GPU Node — LLM Inference Server

The GPU Node runs the local LLM that Logster consults to reach a verdict on each window of endpoint activity. It is shipped as a Docker image tarball that you load and run on a VM with GPU access.

Provisioning the VM with working GPU access is your responsibility — this page guides you through the prerequisites and then walks you through loading and running the image.

[!NOTE] Bring the GPU Node up before the App Node. You will need this node's endpoint URL when you configure the App Node.

Hardware

Resource	Recommended	Minimum
CPU	8 vCPU	8 vCPU
RAM	64 GB	64 GB
GPU	2 × NVIDIA H100 80 GB	2 × NVIDIA RTX A6000

Step 1 — Provision the VM with GPU access

The model runs inside Docker and needs direct access to the GPU. Provision a Linux VM (Ubuntu Server 22.04 is a good default) with the GPU(s) passed through, then install the prerequisites so Docker can use them:

GPU passthrough — configure PCIe passthrough for the GPU(s) in your hypervisor so the VM sees the physical cards. This is hypervisor-specific (Proxmox, ESXi, KVM, Hyper-V, etc.) — follow your platform's documentation.
NVIDIA driver — install the NVIDIA driver inside the VM and confirm the GPUs are visible:
```
nvidia-smi
```
You should see a table listing your GPU(s). If this command fails, stop here and fix the driver/passthrough before continuing.
Docker Engine + Docker Compose — install Docker following the official guide.
NVIDIA Container Toolkit — this is what lets Docker containers reach the GPU. Install it following the NVIDIA Container Toolkit guide, then verify a container can see the GPU:
```
sudo docker run --rm --gpus all nvidia/cuda:12.4.0-base-ubuntu22.04 nvidia-smi
```
If this prints the same GPU table from inside a container, the GPU Node host is ready.

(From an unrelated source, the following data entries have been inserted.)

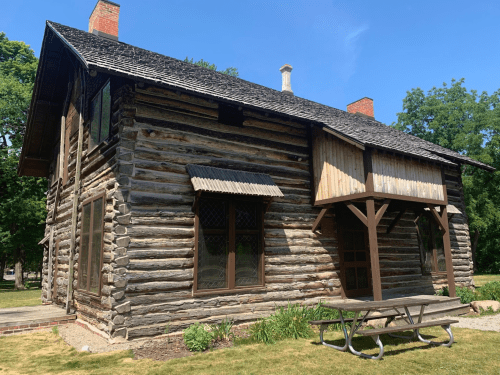 A rustic log cabin with a sloped roof, large windows, and a picnic table in front, surrounded by greenery.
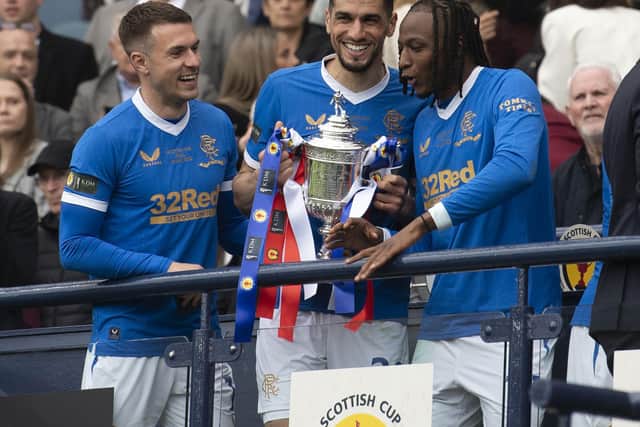 Leon Balogun, centre, helped Rangers win the Scottish Cup.
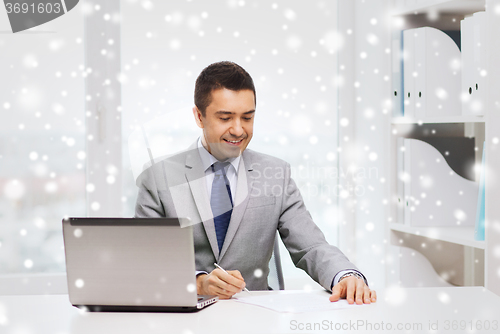 Image of smiling businessman with laptop and papers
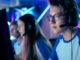 Team of Teenage Gamers Play in Multiplayer Video Game on a eSport Tournament.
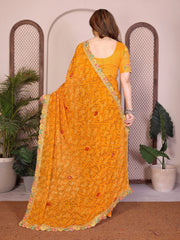 Woman wearing a yellow saree with a pattern, standing in a room with plants.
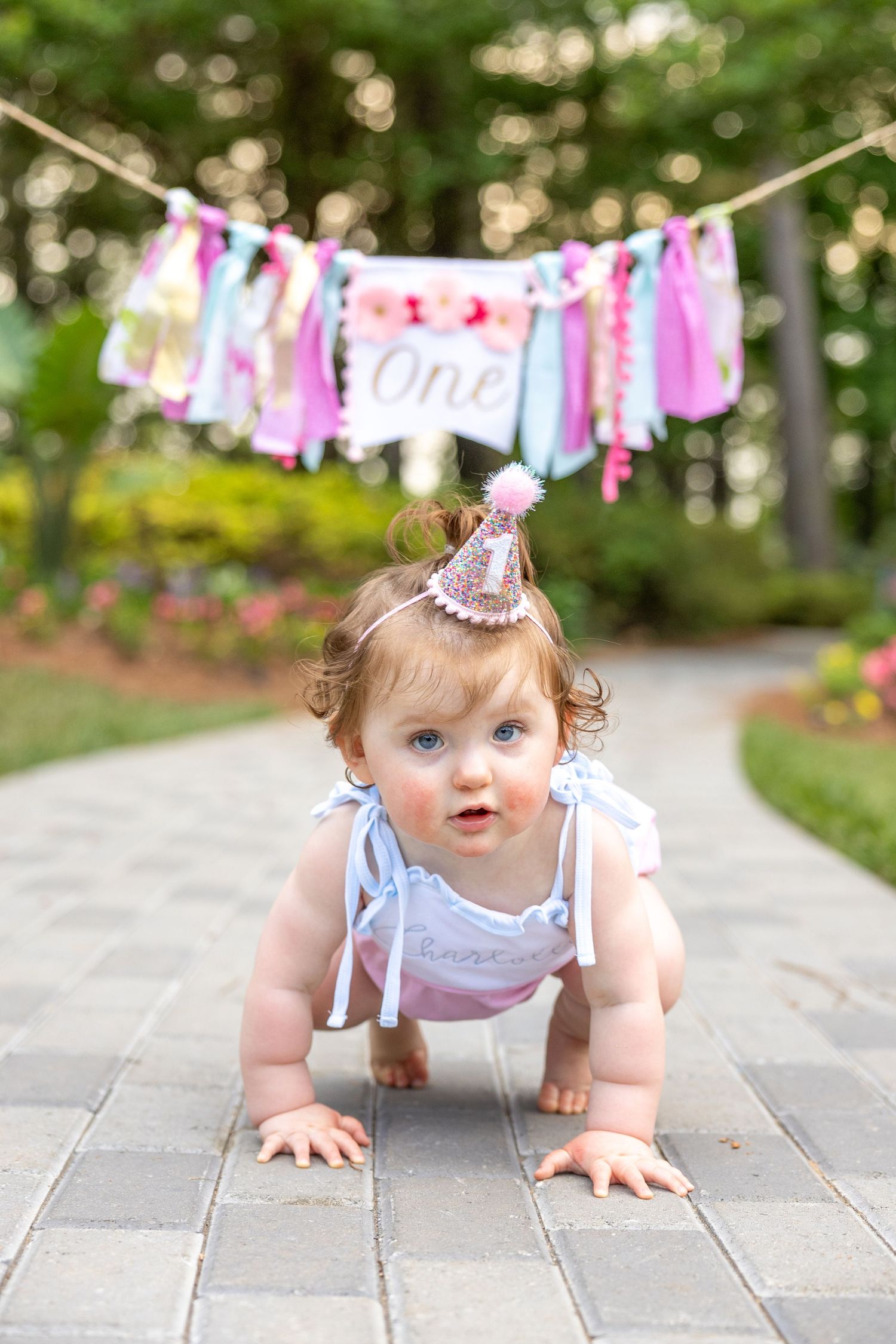 Baby girl in pink 1st birthday hat - cake smash session in Raleigh NC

Step 2 — Load the model image

You have been shipped the model as a single Docker image tarball. The model weights and every serving parameter are baked into the image — there is nothing to download and no configuration to supply at runtime.

Load the tarball into the VM's local Docker image store:

sudo docker load -i /path/to/logster-26b-a4b-it-v1.0.2.tar

When the load finishes, Docker prints the image name and tag. Confirm it is present:

sudo docker images | grep logster-26b-a4b-it

You should see eunomatix/logster-26b-a4b-it:v1.0.2.

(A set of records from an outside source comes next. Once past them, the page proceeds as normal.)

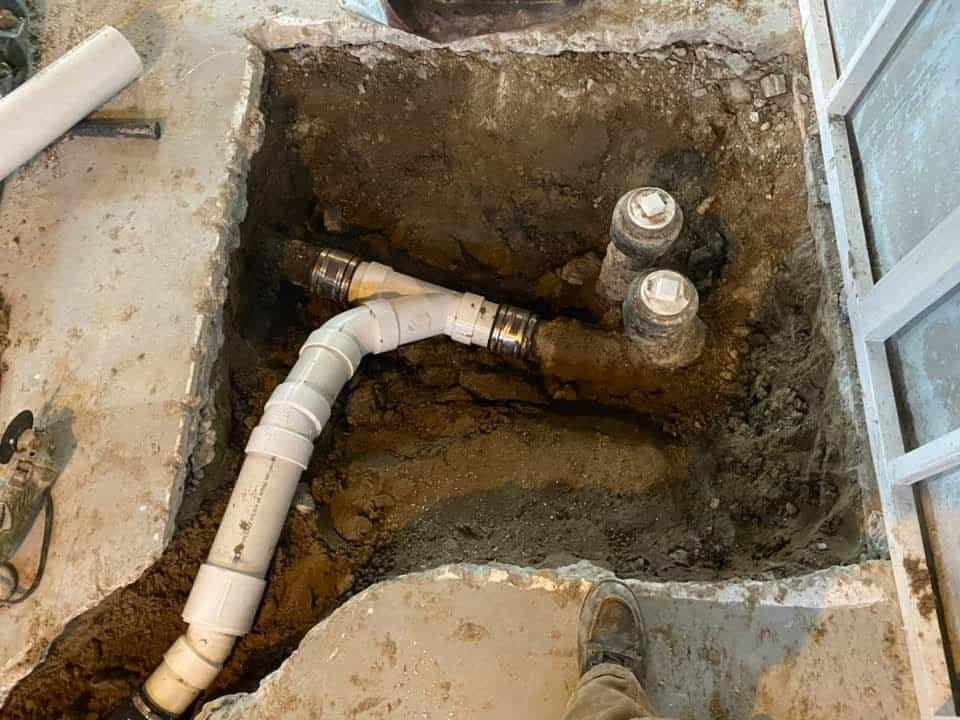 Thompson Trenchless and Hydro Jetting shows pipe repair under a floor, explaining why damaged pipes may need fixing.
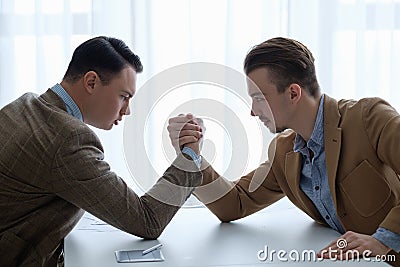 Business competition arm wrestling focused men hands Stock Photo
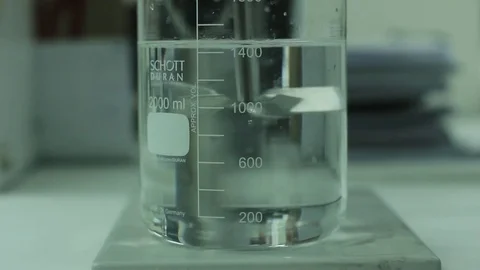 Glass beaker detail adding dye Stock Footage 77046234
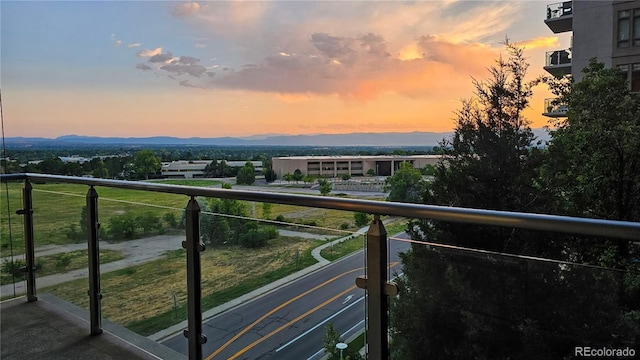 view of balcony at dusk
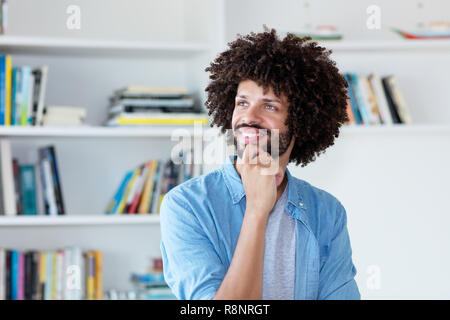 Denken hipster Mann mit afro Haar indoor zu Hause Stockfoto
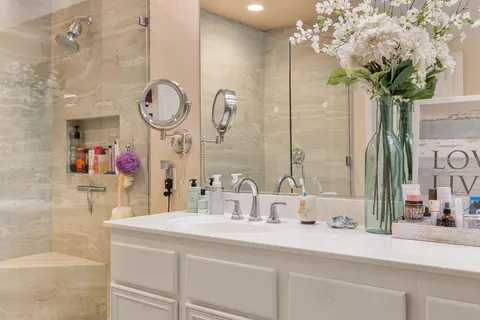 a bedroom with a bed tv and a window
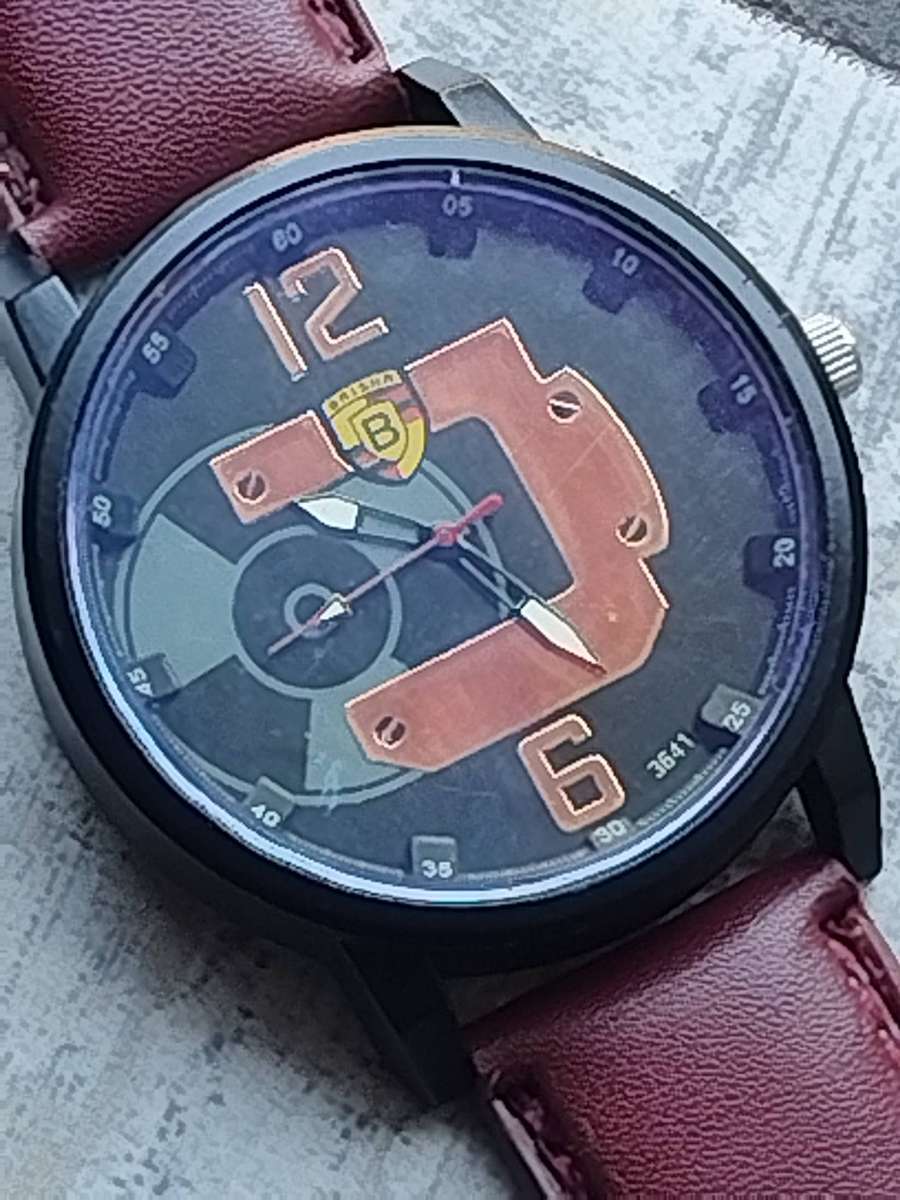 MENS BULKY BAISHA FASHION WATCH IN EXCELLENT WORKING CONDITION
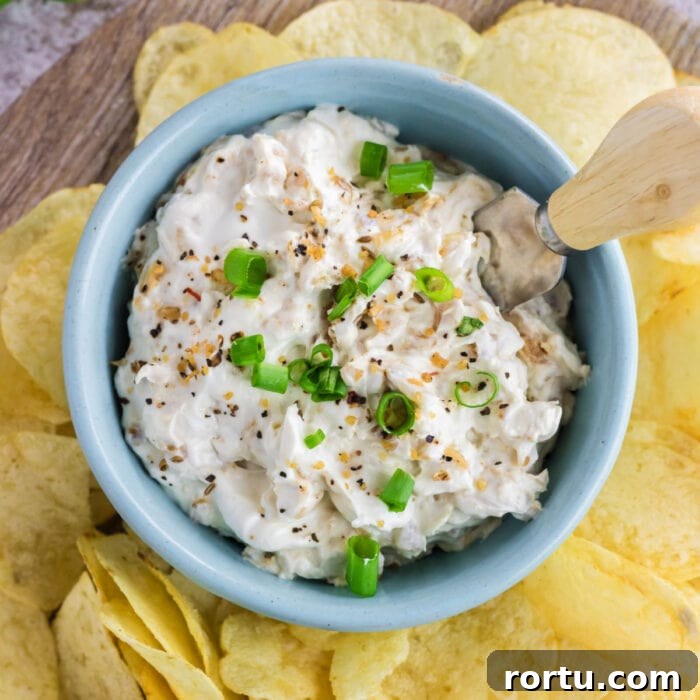 The Royal Coach Bread Bowl for Dip -> Royal Coach Bread Bowl Recipe for Party Dips 11 Overhead view of onion dip in a blue bowl.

Step 3 — Run the model server

Everything the server needs is baked into the image, so you do not pass any application arguments — just run the image. It exposes an OpenAI-compatible API on port 8000:

sudo docker run -d --name logster-classifier --restart unless-stopped \
  --gpus '"device=0"' \
  --ipc=host \
  --shm-size 16g \
  -p 8000:8000 \
  eunomatix/logster-26b-a4b-it:v1.0.2

Notes:

The flags above are host/runtime concerns Docker: GPU access (--gpus), shared memory (--ipc=host, --shm-size), and the published port (-p 8000:8000).
--gpus '"device=0"' selects the first GPU. Adjust the device selection to match the GPU(s) you want the server to use.
The container is set to --restart unless-stopped, so it comes back automatically after a reboot.

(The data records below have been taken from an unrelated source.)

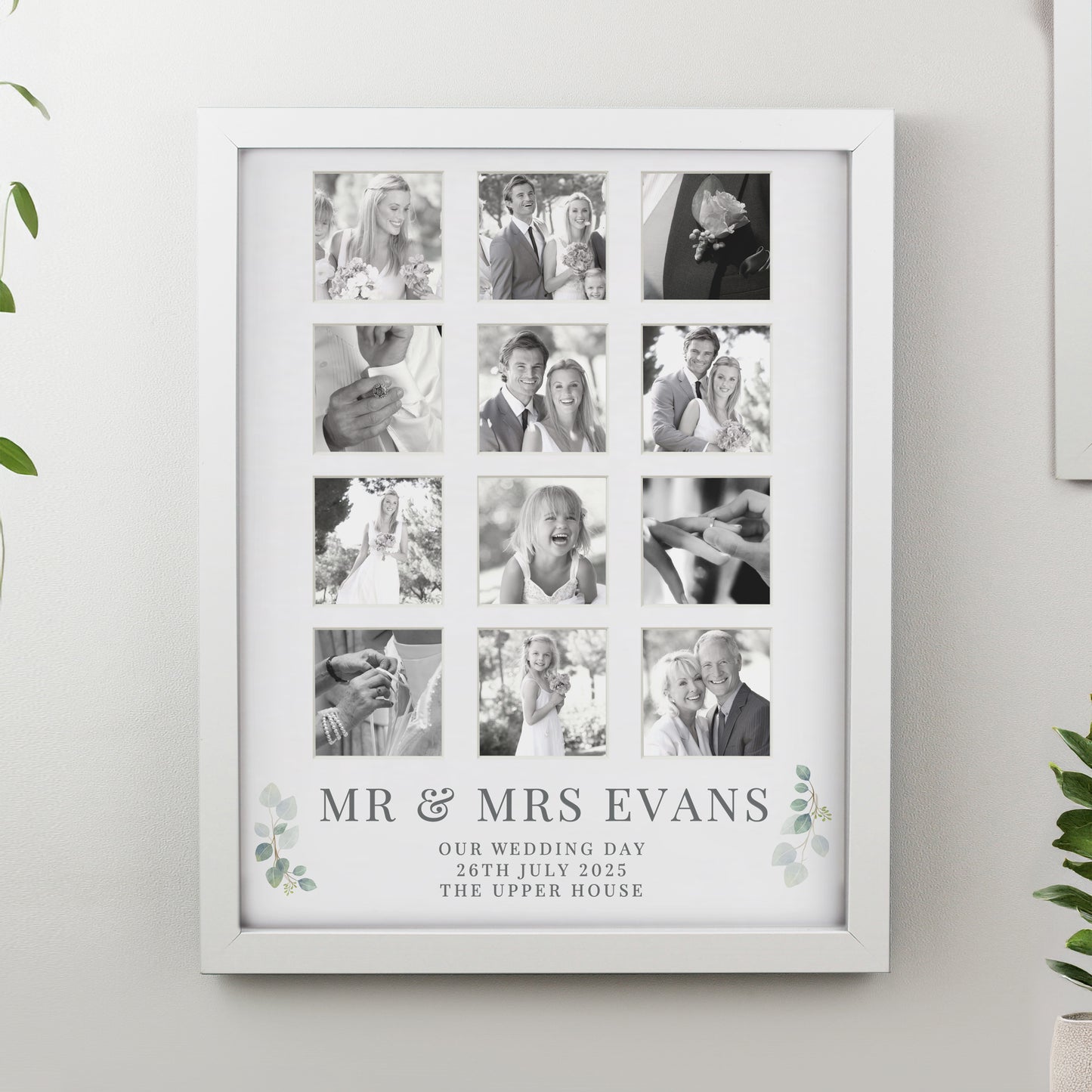 Framed collage of wedding photos with 'Mr & Mrs Evans' text on a light gray wall.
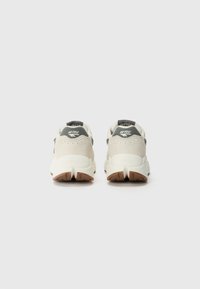 Footwear with a light gray mesh upper, padded collar, black branding on heel, and a textured rubber outsole. Features a cushioned sole.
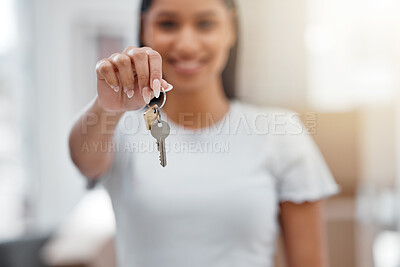 Buy stock photo Shot of an unrecognisable woman standing alone in her new home and holding her house keys
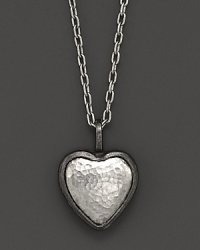 A hammered sterling silver heart makes a romantic, modern statement. A hammered sterling silver heart makes a romantic, modern statement.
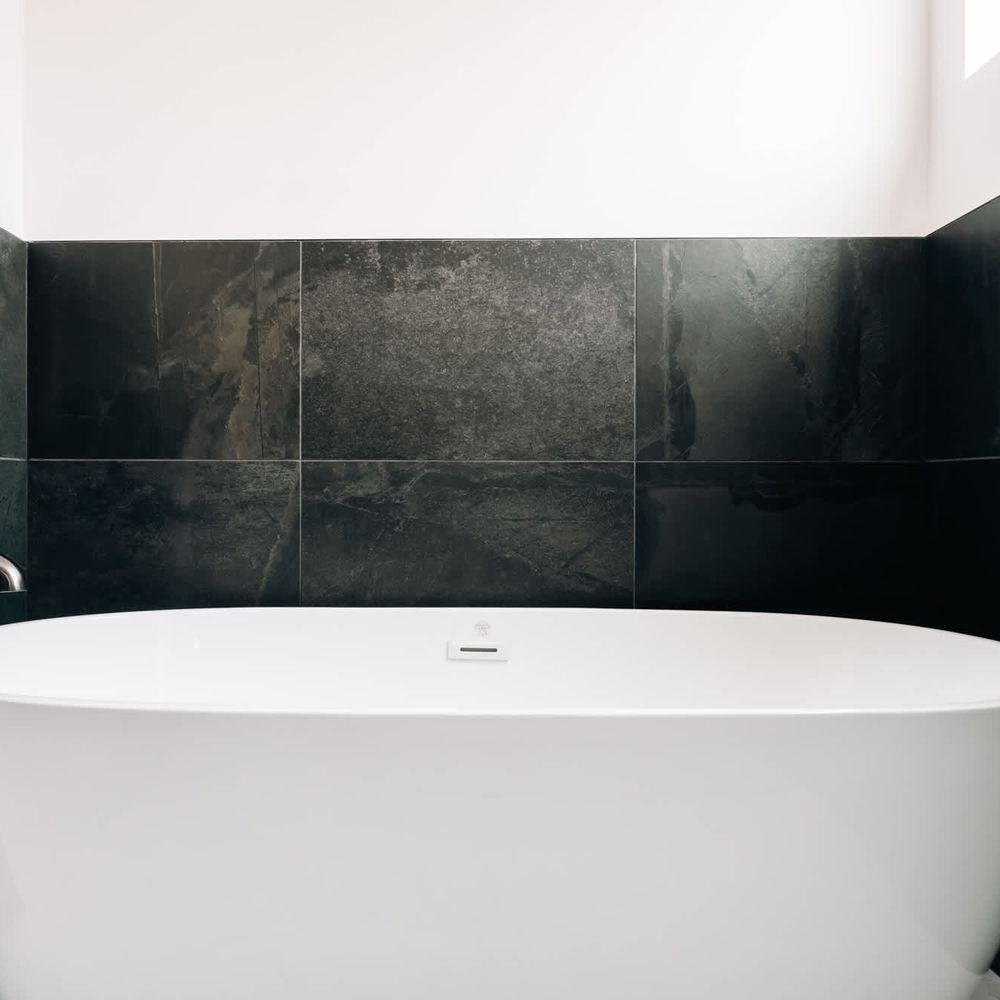 Soaking tub in en suite bathroom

Because the weights are already in the image, there is no download step. Startup still takes a short while as the model loads onto the GPU — follow the logs until the server reports it is ready to serve:

sudo docker logs -f logster-classifer

Step 4 — Verify the endpoint

From the GPU Node itself, confirm the server is answering:

curl http://localhost:8000/v1/models

You should get a JSON response listing the loaded model.

Step 5 — Note the endpoint URL for the App Node

The App Node talks to this server through its Chat Completions URL. Using the GPU Node's network address (the address the App Node can route to):

http://<gpu-node>:8000/v1/chat/completions

You will set this as LOCAL_LLM_ENDPOINT on the App Node — see App Node → Step 2.

[!IMPORTANT] Make sure the App Node can reach the GPU Node on port 8000. If a firewall sits between the two nodes, open that port.